# Figure 1C - YARN Normalization Version

Heatplot representing similarity in the fold-changes between male and female samples, with the values in the heatmap being the correlation between the vectors of fold changes of the tissues</b>

We downloaded the GTEx version 8.0 RNA-seq and genotype data (phs000424.v8.v2), released 2019-08-26.
We used YARN (https://bioconductor.org/packages/release/bioc/html/yarn.html), uploading the downloadGTEx function
to download this release, and used it to perform quality control, gene filtering and normalization pre-processing on the
GTEx RNA-seq data, as described in (Paulson et al, 2017).   This pipelines tested for sample sex-misidentification, 
merged related sub-tissues, performed tissue-aware normalization using qsmooth (Hicks et al, 2017).

In [5]:
library(downloader)
library(readr)
library(biomaRt)
library(DBI) # v >= 1.1.0 required for biomaRt
library(devtools)
library(yarn)

In [2]:
getwd()

In [None]:
setwd("../..")
getwd()

Begin here if you have already run this and created the data/gtex.rds file

You may need to adjust your working directory -- the data subdirectory is relative to the lifebitCloudOSDRE working directory

In [4]:
obj <- downloadGTExV8(type='genes',file='data/gtex.rds')

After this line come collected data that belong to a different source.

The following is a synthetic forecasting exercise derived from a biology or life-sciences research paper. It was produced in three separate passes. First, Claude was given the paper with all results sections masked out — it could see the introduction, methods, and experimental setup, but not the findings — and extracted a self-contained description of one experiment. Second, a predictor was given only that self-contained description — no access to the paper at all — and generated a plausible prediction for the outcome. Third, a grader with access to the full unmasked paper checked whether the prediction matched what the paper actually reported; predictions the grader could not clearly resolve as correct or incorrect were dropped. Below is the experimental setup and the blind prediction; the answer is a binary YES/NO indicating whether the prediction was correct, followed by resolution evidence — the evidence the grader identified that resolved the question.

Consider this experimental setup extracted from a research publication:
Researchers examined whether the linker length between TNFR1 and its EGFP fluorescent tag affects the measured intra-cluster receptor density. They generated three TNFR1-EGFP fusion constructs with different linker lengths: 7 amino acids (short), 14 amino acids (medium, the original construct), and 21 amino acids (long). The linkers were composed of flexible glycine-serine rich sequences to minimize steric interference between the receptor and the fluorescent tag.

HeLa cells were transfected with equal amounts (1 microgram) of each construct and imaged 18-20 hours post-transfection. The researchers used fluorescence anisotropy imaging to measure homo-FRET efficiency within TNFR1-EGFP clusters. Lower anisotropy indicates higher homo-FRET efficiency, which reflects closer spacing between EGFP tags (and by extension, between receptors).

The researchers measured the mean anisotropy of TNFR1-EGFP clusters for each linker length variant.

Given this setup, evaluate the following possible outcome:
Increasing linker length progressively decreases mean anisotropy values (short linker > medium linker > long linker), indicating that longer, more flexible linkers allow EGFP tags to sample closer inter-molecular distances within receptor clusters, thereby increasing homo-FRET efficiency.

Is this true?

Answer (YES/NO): NO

ERROR: Error in downloadGTExV8(type = "genes", file = "data/gtex.rds"): could not find function "downloadGTExV8"


In [None]:
setwd('/mnt/shared/ec2-user/session_data')

In [None]:
getwd()

This uploaded object is available by long names -- which might be nice to simplify ....

In [None]:
obj<-readRDS('/mnt/shared/ec2-user/session_data/mounted-data/lifebit-user-data-84f09c4a-623d-47db-b432-2880ba594b3b/deploit/teams/5db1ce1274081500dffba7b1/users/5c4cced085814700a85f8c7f/dataset/5e3ab72ee3474100f4708b3b/gtex.rds')

In [None]:
obj

In [None]:
dim(phenoData(obj))

In [None]:
dim(obj)

In [None]:
sample_names=as.vector(as.character(colnames(exprs(obj))))
head(sample_names)
length(sample_names)

In [None]:
pheno_sample_names=as.vector(as.character(rownames(pData(obj))))
head(pheno_sample_names)
length(pheno_sample_names)

Okay - for some reason our phenotype data is larger than our expression data - I've written Joe Paulson about that.
In the meantime, make sure that the two sets are aligned.

In [None]:
logical_match_names=pheno_sample_names %in% sample_names
length(logical_match_names)

In [None]:
table(logical_match_names)


In [None]:
pData(obj) <- (pData(obj)[logical_match_names==TRUE,])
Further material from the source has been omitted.